> **Problem statement**: Reproduce the records word for word, starting at the beginning and stopping after the line that contains "8.14 metres", and leave out the pictures.

(Spatial reasoning question data)

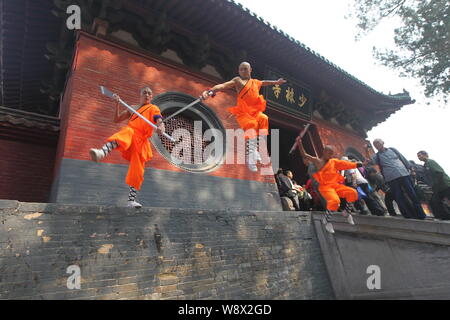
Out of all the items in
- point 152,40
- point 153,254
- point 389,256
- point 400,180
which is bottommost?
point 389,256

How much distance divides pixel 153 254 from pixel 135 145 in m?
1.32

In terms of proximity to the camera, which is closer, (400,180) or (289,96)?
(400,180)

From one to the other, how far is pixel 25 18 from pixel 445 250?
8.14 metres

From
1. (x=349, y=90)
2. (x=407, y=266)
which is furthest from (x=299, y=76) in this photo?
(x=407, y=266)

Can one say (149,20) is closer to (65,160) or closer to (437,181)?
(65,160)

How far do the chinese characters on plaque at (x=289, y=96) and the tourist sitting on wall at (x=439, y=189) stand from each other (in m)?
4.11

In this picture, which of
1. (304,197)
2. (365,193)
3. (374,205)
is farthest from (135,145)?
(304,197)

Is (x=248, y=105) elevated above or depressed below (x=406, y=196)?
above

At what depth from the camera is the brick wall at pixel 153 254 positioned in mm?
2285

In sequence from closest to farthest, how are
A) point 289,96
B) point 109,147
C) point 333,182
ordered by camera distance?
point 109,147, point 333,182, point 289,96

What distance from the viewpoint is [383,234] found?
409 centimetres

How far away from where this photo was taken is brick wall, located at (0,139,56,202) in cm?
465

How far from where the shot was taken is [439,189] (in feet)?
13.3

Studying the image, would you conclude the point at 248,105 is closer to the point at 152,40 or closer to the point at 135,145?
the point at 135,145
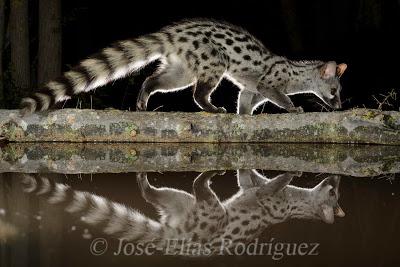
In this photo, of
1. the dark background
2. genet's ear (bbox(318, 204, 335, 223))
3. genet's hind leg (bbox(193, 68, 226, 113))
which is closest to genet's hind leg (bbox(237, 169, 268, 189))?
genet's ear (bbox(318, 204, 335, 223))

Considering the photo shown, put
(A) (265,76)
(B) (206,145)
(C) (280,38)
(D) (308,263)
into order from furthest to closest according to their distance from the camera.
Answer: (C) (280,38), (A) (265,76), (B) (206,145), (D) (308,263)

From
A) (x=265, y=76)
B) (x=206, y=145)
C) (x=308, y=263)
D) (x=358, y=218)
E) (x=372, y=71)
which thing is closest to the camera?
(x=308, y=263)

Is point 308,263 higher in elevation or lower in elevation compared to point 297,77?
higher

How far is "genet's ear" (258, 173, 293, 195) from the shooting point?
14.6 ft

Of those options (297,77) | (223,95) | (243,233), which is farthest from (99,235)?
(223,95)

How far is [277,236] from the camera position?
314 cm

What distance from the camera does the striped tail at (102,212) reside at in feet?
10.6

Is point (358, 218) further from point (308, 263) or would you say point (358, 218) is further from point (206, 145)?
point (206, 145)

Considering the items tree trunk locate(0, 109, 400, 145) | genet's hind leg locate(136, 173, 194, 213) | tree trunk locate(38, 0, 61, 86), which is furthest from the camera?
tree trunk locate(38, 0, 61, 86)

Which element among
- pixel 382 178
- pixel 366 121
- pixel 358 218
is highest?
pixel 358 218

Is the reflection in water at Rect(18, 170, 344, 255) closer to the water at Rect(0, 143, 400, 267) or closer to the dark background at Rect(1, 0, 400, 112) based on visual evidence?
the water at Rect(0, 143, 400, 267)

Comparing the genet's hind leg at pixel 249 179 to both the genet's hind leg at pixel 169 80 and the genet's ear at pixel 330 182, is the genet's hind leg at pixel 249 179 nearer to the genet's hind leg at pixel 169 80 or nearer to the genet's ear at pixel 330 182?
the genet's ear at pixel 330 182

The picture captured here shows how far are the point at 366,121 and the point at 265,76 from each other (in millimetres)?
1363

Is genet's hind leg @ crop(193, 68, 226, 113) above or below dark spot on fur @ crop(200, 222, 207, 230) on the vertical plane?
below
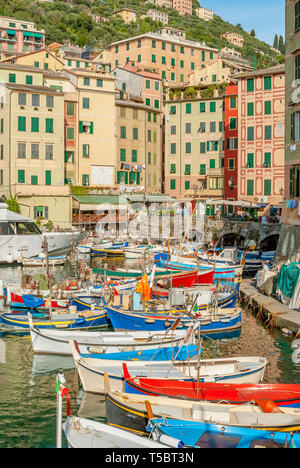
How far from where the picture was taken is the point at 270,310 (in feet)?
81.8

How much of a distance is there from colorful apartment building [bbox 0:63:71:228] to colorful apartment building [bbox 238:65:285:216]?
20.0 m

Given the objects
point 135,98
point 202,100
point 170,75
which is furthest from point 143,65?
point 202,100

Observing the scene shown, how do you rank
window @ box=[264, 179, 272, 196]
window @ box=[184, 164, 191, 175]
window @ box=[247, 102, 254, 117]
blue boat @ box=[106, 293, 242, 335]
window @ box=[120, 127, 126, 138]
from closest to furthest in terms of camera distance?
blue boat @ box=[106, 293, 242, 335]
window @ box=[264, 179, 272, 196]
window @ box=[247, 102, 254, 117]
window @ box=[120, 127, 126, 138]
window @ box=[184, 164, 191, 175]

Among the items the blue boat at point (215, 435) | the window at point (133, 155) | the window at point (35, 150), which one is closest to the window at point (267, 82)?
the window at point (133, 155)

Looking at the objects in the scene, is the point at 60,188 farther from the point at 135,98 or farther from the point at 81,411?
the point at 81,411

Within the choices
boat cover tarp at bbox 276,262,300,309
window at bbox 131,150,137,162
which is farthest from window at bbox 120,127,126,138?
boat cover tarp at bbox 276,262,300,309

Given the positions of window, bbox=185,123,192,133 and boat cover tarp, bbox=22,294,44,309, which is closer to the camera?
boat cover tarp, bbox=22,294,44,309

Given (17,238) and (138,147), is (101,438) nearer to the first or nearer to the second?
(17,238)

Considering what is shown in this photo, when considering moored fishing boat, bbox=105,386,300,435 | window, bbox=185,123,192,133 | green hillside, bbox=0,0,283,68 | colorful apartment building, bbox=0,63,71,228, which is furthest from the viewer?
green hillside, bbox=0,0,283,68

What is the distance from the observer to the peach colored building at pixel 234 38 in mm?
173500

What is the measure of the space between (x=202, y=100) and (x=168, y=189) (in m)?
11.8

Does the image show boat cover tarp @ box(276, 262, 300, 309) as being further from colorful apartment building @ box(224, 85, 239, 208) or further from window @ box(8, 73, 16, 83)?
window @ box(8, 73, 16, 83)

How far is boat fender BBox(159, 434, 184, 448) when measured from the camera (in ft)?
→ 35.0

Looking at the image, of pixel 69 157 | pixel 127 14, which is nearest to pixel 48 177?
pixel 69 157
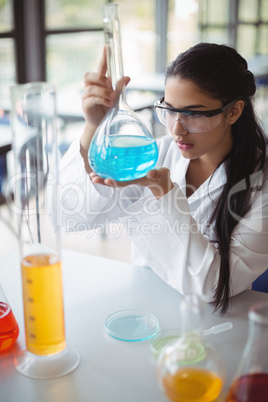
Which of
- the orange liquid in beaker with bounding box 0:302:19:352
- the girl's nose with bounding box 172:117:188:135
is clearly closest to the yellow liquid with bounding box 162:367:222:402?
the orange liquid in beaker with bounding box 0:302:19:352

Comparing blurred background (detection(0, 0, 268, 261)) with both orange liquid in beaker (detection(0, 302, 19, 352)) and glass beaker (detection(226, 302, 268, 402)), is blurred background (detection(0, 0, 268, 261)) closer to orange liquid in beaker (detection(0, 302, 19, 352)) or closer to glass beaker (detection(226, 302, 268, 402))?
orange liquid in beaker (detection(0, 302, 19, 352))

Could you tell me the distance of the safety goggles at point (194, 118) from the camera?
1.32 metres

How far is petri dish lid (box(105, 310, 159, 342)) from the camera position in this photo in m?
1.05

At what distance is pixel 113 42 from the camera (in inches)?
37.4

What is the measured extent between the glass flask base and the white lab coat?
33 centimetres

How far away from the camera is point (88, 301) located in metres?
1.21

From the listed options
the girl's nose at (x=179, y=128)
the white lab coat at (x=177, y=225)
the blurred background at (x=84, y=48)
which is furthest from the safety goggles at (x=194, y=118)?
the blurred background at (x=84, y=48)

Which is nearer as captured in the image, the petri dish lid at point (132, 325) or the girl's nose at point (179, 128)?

> **Answer to the problem**:
Out of all the items in
- point 152,40
- point 153,254
- point 389,256
- point 400,180
which is bottommost?
point 389,256

How much distance divides pixel 153 254 from pixel 135 145 in m?
1.32

In terms of proximity to the camera, which is closer, (400,180) or (289,96)?
(400,180)

From one to the other, how far is pixel 25 18 from pixel 445 250?
8.14 metres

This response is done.